It’s okay to love popular things.
My library of games is rather sickening. Not in the sense that I own too many, or that the ones I do own are of poor taste or quality (though there are some of those). No, instead it’s the sheer breadth of which my library of games covers. I have everything from Call of Duty and Grand Theft Auto, to Gone Home and Hellblade: Senua’s Sacrifice. I have games that I’ve played once and felt like I got everything I needed out of it, as well as those games which I’ll revisit time and time again.
I honestly feel like I’m living in a golden age of gaming. Sure, there are a ton of games on the market which drive me up the wall over how immensely mediocre they are, but the swath of options I have available to me whenever I turn on my PC, PS4, Switch, or Xbox One is astounding.
I have hundreds of unique experiences to boot up, and more on the way. Furthermore, every one of those games, regardless of their developer, publisher, budget, or genre deserves its place.
Variety Is The Spice Of Life
That idiom about variety is remarkably famous, stemming from the poet William Cowper. It stands true, in my eyes, to this day. Not only in everyday life, but also when talking about games. I used to be much more focused in the types of games I would buy. Not only because I had a much more limited budget, but also because I didn’t want to take risks with what I purchased. I settled for “sure things”, like the Grand Theft Auto‘s and Fallout‘s, with the occasional venture into playing games like Bioshock or The Indigo Prophecy.
Now I’m lucky if I can go more than a week without hearing about a game that piques my interest. With the rise of indie studios in the games industry, I’m finding myself exposed to far greater numbers of games that capture my imagination. That doesn’t mean I’m not partaking in the blockbuster AAA games anymore. Instead, I’m just finding myself playing a wider variety of games.
I feel that’s the key to gaming as a whole. Not that everyone should play everything… I feel like I’ve hammered that point home enough already. I just mean that there’s room in the games industry, and in consumers’ libraries of games for everything. AAA and indie games alike, from all kinds of genres.
Woe Is Gaming Today
I know it can be easy to feel like games have changed so much over the years; in fact, they definitely have. We’re long past the days of the NES, SEGA Genesis and Dreamcast, and PlayStation 2. It can be easy to lament how AAA games have seemingly become largely homogeneous and focused on the bottom line. However, I’d like to make an argument against many of my previous posts, potentially contradicting myself.
I just don’t have the time or energy to read through my old stuff. I have to go to work soon.
Let’s look at movies.
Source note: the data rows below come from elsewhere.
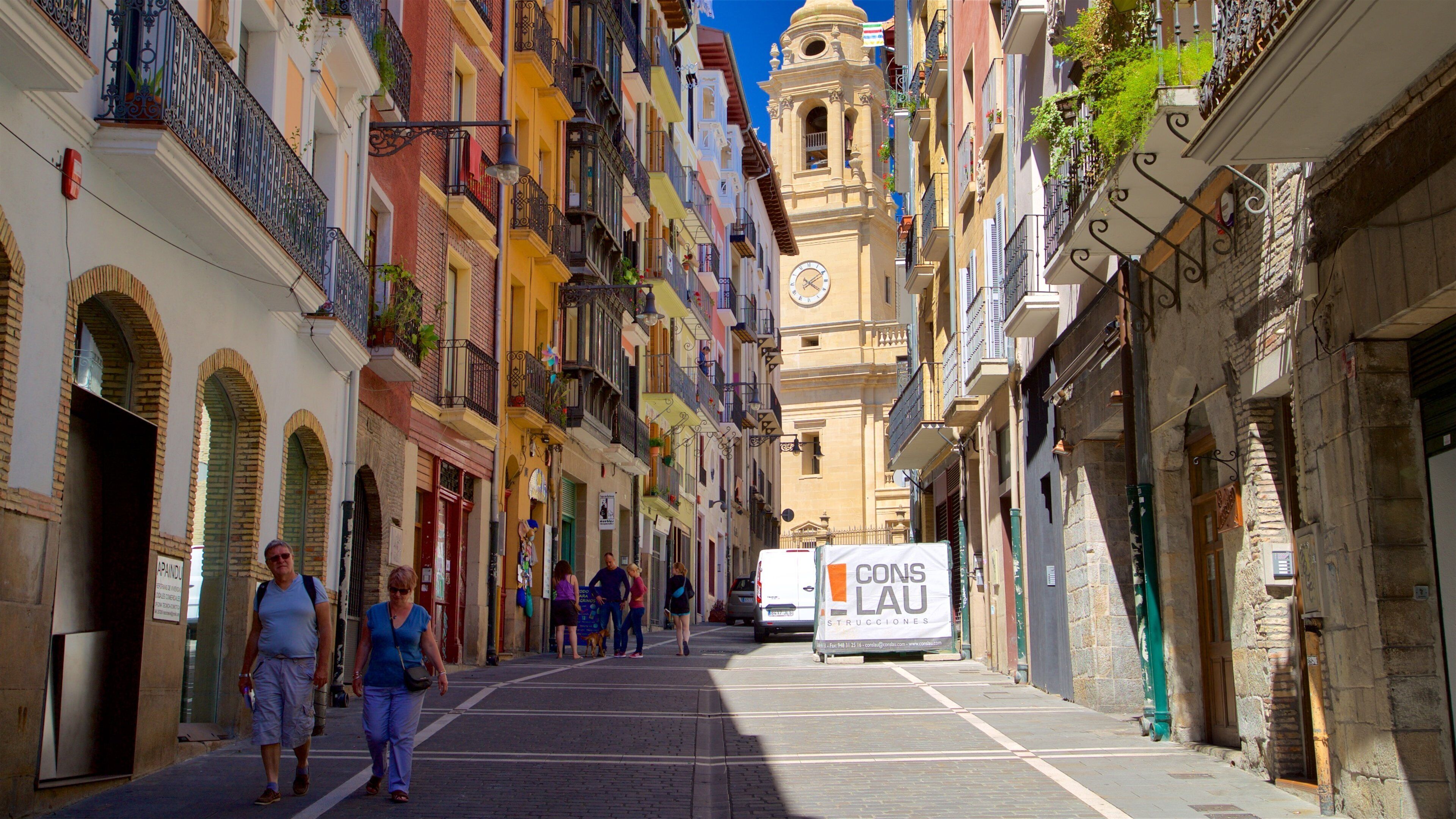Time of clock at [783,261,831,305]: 4:09
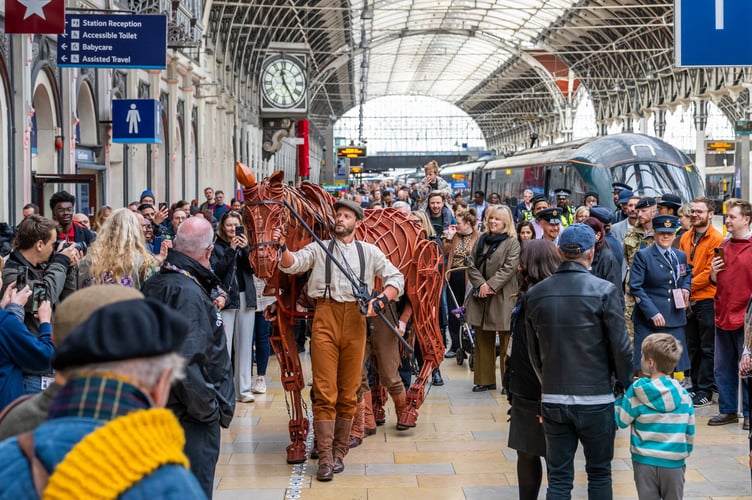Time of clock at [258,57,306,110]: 11:24
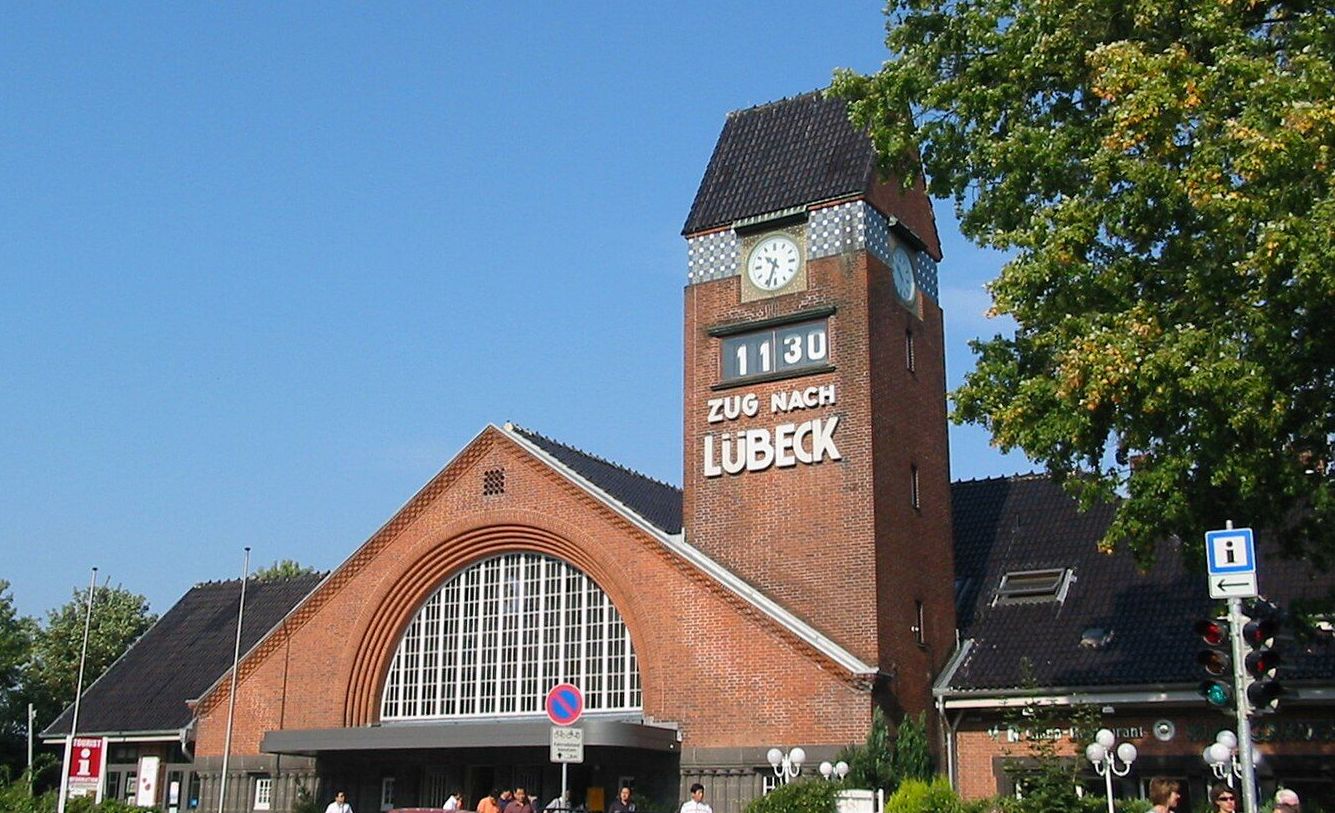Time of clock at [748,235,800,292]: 10:33
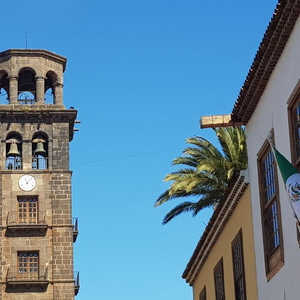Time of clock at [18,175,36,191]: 11:07
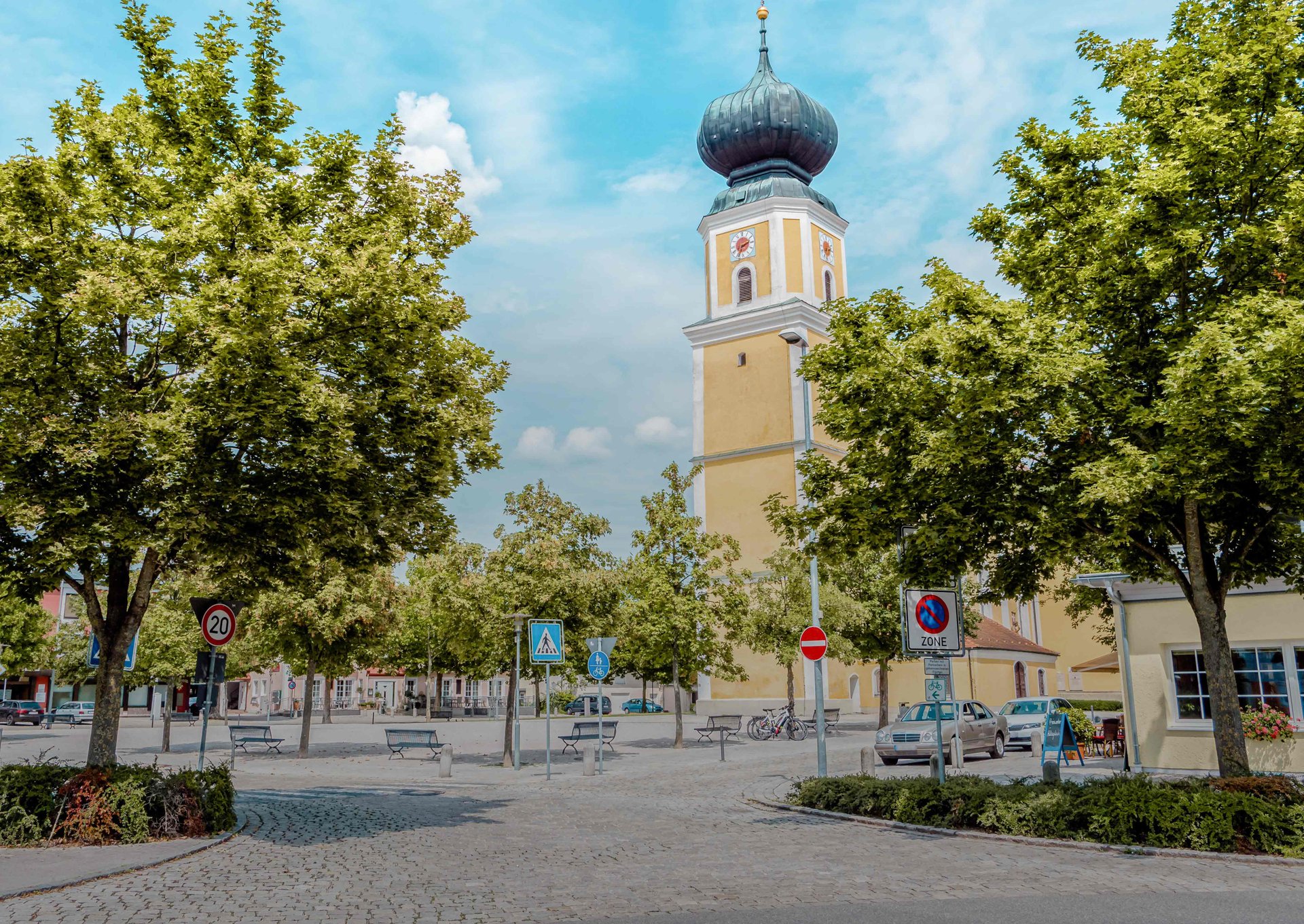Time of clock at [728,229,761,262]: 2:33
No, not watch a movie… though we could do a movie night sometime, I can make the popcorn. We’re going to need to watch The Martian at least once though.
Look at the film industry. Ask just about anyone, and you’ll notice something. People watch all kinds of movies, including some that may surprise you. The person you’d figure to only enjoy watching romantic comedies may have a soft spot for niche horror movies. Another person who talks endlessly about anime probably loves seeing every new Transformer movie that releases.
Gaming is no different. Tastes are complicated, and very rarely will you ever come across someone who has extremely refined and restricted tastes. Almost everyone has that “guilty pleasure” game. Something that they know isn’t going to challenge their thinking, but they find enjoyable nonetheless. Looking back at movies, the equivalent is the Marvel movies like The Avengers: Infinity War or Guardians of the Galaxy. They’re aimed at a wide audience instead of a niche group of hardcore comic fans. They’re the junk food of movies.
That doesn’t mean they’re bad necessarily, though superhero movies can be bad. That much is certain. The same could be said for video games, of which AAA game function much in the same way as superhero movies. They’re largely enjoyable experiences; entertaining to say the least. Not what I, or many others, would consider to be groundbreaking or thought-provoking, but enjoyable nonetheless.
The key is that every game has its place in the medium, whether it’s a bombastic romp through the bowels of Hell, or a thoughtful representation of mental illness. There’s nothing wrong with playing games that are purely for enjoyment, so try to remember that it’s okay to terrorize Los Santos or bolt around yet another representation of Nuketown. Hell, even if that’s all you enjoy, that’s good. You don’t need to be a connoisseur of games, partaking only in the highest of quality and taste. After all, there are enough pretentious douchebags in the world as it is without adding to the colossal dumpster fire that is crammed with self-important gamers, contrarians, and games journalists. Many of those people are fanboys (or girls… Fanpeople? Fanpersons?) anyway, and nobody seems to like those people.
So enjoy your niche games, but remember that just because you call Call of Duty or Minecraft your guilty pleasure game, that doesn’t mean you should seriously feel guilty for liking it.
What’s your take on the variety of games today? Gaming isn’t as bad as folks (myself included) often make it out to be, right?